Ce court reportage du journal de 20 heures de France 2 présenté par Laurent Delahousse a pour but d'informer les téléspectateurs sur les événements qui se déroulent dans un petit pays du golfe persique dont on parle peu et que le public connaît mal. Cet intérêt s'explique par la vague de troubles révolutionnaires qui secoue l'ensemble des pays arabes. Dans cette chaîne, le Bahreïn intervient dans un troisième temps, après la chute de Ben Ali en Tunisie et celle de Moubarak en Egypte. A la fin du reportage, on peut voir un manifestant qui en a pleinement conscience puisqu'il montre une pancarte sur laquelle figure un point d'interrogation après les portraits des deux dictateurs déchus. L'issue du mouvement, son importance et son développement sont encore incertains, c'est la raison pour laquelle la chaîne publique a décidé d'envoyer sur place Samah Soula, journaliste spécialisée dans les grands reportages, particulièrement dans le monde arabe. Elle avait couvert pour France 2 la révolution tunisienne, son pays d'origine. Les images et le commentaire présentent de manière synthétique la situation en apportant beaucoup d'informations. La famille royale, dont on voit les portraits tachés de peinture rouge, est la cible des manifestants. Plus particulièrement l'oncle du roi, inamovible premier ministre, concentre toutes les haines car il est jugé responsable de la répression mais aussi de la dictature qui a suspendu le parlement et instauré l'état d'urgence pour de longues années. Samah Soula souligne dans les images et dans son commentaire, les caractéristiques des protestations chiites. Photos de martyrs, femme en tchador, enfants prenant le micro, discours de mollahs... Tout un rituel inspiré par l'Iran proche.

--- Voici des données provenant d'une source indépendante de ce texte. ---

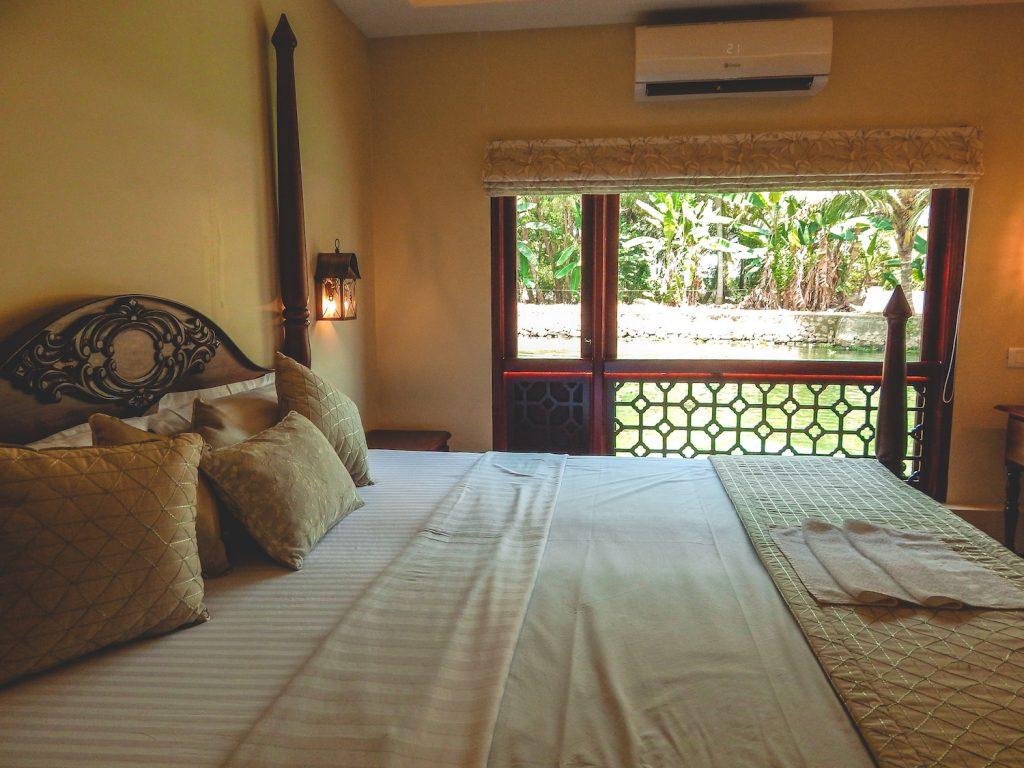 Kerala Houseboat interior room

On voit aussi l'inspiration des manifestants qui veulent transformer la place de la Perle (monument central) en nouvelle place Tahrir. Les images montrent aussi une certaine réalité des pays du golfe. Visiblement dans cette monarchie pétrolière, on dispose d'une certaine aisance, on aperçoit au loin une « skyline » d'immeubles de bureaux et d'hôtels de luxe. Cette prospérité ne bénéficie pas à tous puisqu'une manifestante chiite explique la politique migratoire des El Khalifa qui vont recruter de nouveaux citoyens chez les sunnites du monde arabe.